Мысль о явке с повинной преследовала его с момента встречи с вождём. Покаяние он считал чисто церковным ритуалом, истоки которого лежат в христианской вере, и покаяние он считал малым искуплением грехов, тем более к церкви у него было своё отношение – атеистически служебное, привитое, как вакцина от свирепой болезни в школьные годы. Его «контора» всегда не доверяла церкви, соперничая с ней в идеологии. И Ма, не сворачивая, следовал по стопам, протоптанным сапогами его предшественников, как человек преданный делу и клану. Правда, в последние годы его отношение к священнослужителям стало мягче, он исполнял требования власти не сильно присматривать за церковью и священнослужителями, попусту их не дергать, но и не оставлять совсем без присмотра.
Материальные вещи в жизни Ма играли такую же важную роль, как в уголовном деле вещественные доказательства, приобщаемые в ходе следствия с особой тщательностью. Его жизнь была подчинена в основном бытовым обстоятельствам и домашней утвари: одежде, обуви, стульям, сервантам, охотничьему снаряжению. То он болезненно переживал из-за отсутствия в доме каких-то, как он считал, нужных вещей и стремился во что бы это ни стало эти вещи приобрести, то был обуян не менее страстным стремлением от этих вещей избавиться, заменив их чем-нибудь новым. Словно он жил ради накопления того, что было и не очень-то нужно. Поэтому, если не уделить места описанию отношения Ма к материальным вещам и ценностям, которые он имел или которые ещё только собирался приобрести, то его характер не будет понятен вполне.
Ма любил декарированную мебель, считая, что элемент декора быта самый важный. Из всей мебели, расставленной в многочисленных комнатах большого дома, кровать, стоявшая в спальне, и сундук, находившийся на чердаке, ценились им больше всего, несмотря на то, что в доме имелись вещи и изящнее, и более высокой стоимости.

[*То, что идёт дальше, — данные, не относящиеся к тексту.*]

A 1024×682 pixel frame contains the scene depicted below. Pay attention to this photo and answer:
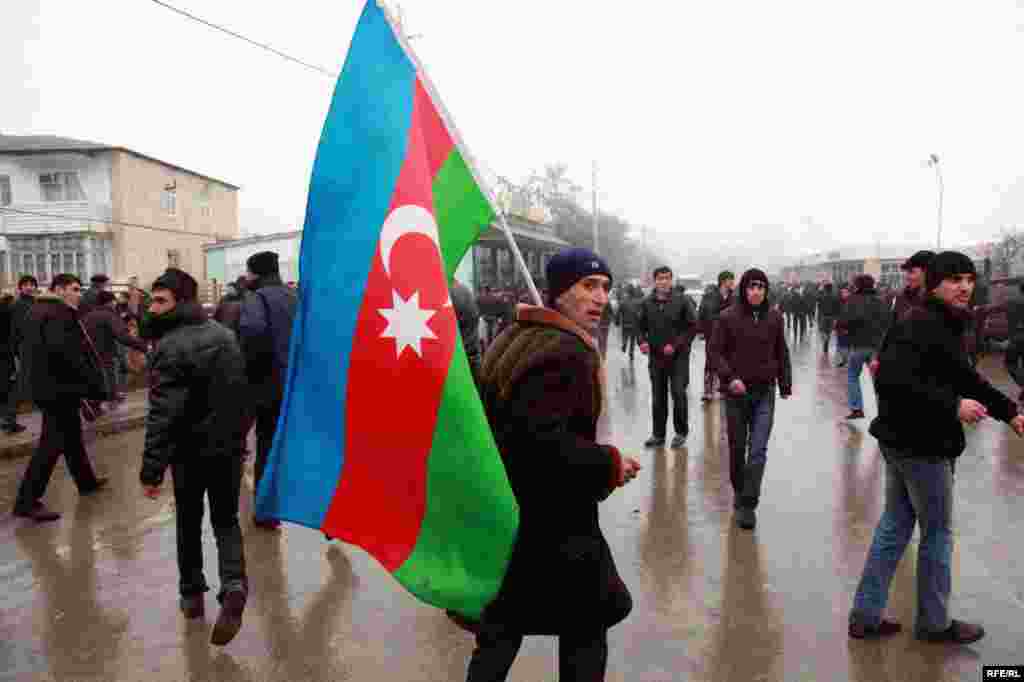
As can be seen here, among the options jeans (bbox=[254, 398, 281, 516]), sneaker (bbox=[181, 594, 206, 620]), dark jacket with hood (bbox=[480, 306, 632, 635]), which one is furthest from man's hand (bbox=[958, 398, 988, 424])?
jeans (bbox=[254, 398, 281, 516])

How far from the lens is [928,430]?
3389mm

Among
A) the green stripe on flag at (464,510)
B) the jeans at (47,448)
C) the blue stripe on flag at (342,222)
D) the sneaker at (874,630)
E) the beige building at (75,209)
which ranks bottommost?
the sneaker at (874,630)

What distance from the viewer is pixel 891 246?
250 feet

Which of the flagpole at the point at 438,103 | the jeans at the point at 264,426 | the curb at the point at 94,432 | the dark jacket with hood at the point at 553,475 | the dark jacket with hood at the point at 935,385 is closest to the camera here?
the dark jacket with hood at the point at 553,475

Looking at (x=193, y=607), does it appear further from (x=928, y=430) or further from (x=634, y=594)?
(x=928, y=430)

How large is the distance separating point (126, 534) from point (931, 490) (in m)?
5.26

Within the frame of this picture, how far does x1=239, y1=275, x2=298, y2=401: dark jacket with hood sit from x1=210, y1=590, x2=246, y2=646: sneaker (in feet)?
5.77

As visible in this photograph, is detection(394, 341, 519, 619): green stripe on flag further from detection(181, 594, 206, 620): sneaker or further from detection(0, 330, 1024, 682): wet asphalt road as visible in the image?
detection(181, 594, 206, 620): sneaker

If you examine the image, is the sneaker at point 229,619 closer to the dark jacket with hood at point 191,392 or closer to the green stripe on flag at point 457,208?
the dark jacket with hood at point 191,392

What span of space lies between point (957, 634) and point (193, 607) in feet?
12.4

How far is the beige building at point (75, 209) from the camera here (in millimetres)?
33188

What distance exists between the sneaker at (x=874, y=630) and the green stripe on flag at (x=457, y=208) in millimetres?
2606

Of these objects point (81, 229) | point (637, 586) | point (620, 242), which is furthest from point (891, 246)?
point (637, 586)

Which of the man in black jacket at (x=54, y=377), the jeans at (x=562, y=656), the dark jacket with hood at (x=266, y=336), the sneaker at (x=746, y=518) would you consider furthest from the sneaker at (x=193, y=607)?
the sneaker at (x=746, y=518)
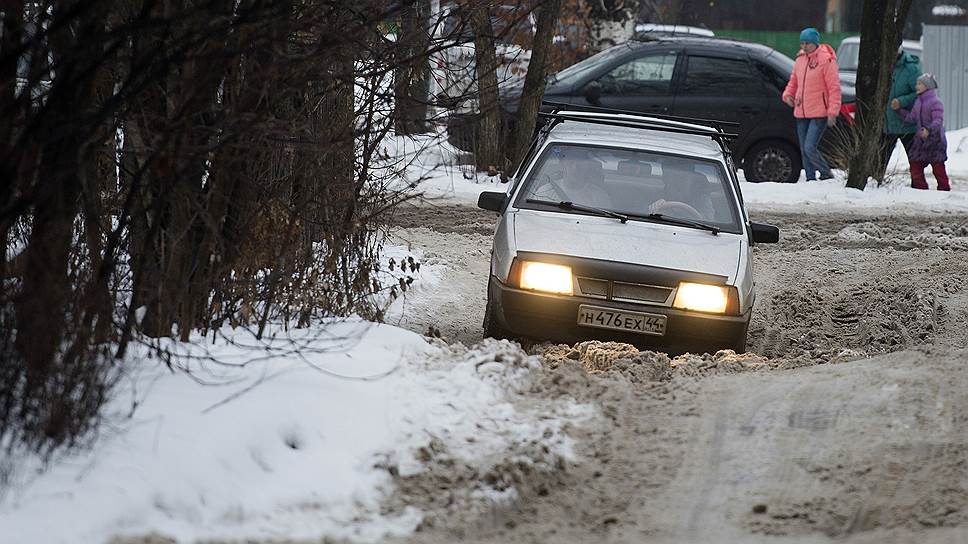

Уважение к кровати складывалось не только из-за того, что он проводил на ней статистическую треть жизни. Столько времени, по утверждению физиологов, человек тратит на сон за свою жизнь, невзирая на то, короткая она или продолжительная. Кровать являлась для Ма культовым предметом, символом благополучия, самой осязаемой и необходимой вещью в домашнем имуществе. Ма пользовался кроватью по её прямому назначению, без всяких отклонений от её и своей сущности, отлеживаясь на кровати, когда болел, недомогал или чрезвычайно уставал, когда внезапно приходила хандра и лень, отлёживаясь до тех пор, пока не приходил в себя. Радость и удовольствия, связанные с постелью, тоже случались на этой кровати. Кровать была необыкновенной ширины. На ней могло бы разместиться отделение пехотного взвода и ещё бы оставалось место для двух-трех командиров. У Ма возникал вопрос: зачем ему такая широкая кровать? И частенько укорял себя за то, что не подумал об этом при покупке кровати.
- Я, наверняка, переплатил за ненужную ширину, но иметь такую широкую и удобную постель - одно удовольствие. Если достигну поста министра в большом правительстве - Ма надеялся получить высокий пост, без всяких оснований на то, но с неподкупной уверенностью – то закажу фамильный герб. В центре герба главным элементом пусть будет изображена кровать. Заглавные вензелевые буквы фамилии и имени «М» и «З» устарели, - рассуждал Ма каждый раз, просыпаясь по утрам и вставая с кровати. И только сегодня, погруженный в тревожные мысли о предстоящем раскаянии и признании, он не вспомнил о гербе и должности министра.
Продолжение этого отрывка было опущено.